Questioning Blimix

"What would you do if you had won the ARML competition?"

Mu.

This is a class of question that I call "contradictory subjunctive". It takes a general form of assuming that this reality holds, with an explicit exception, and asks you to derive the consequences of the exceptional fact, in your actions or in the world. But it does not, as it appears to, probe for a necessary set of consequences. Instead, it subtly tests how much of one's reality one keeps intact in the face of a contradicting fact, and how much of it one bends to conform to the new fact, as well as which parts of reality one is willing to bend.

For example, one person might say, "If I had won, that would imply that I am, hypothetically, much better at math than I truly am.
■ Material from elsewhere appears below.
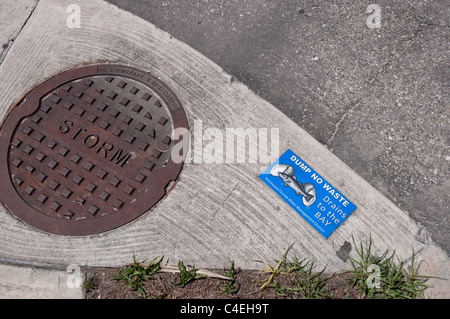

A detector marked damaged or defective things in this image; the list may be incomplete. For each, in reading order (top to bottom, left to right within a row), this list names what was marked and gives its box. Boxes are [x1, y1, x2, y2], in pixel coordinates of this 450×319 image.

In that case, I surely would have won a scholarship from a tech school, and received a much better education than I have."

Another might say, "I know that I got questions six through eight wrong, so if I had won, that means that Jeremy Bem and the other forty people who did better than I did all died on the way to the competition. I would grieve for them, if I knew."

And another: "I lost because, like everyone on my team, I stayed up partying the night before and got three hours of sleep. If I had won, I must have slept instead, which would have resulted from my being a social outcast among math geeks. This implies that I would have been a rude and boorish person, and upon winning I would probably make some crass, deprecating remark."

What do you change, and what do you preserve? That is the underlying query in such ostensibly unrelated questions as "How would the world be different if the ocean were pink?" and "How would you react if I started levitating?"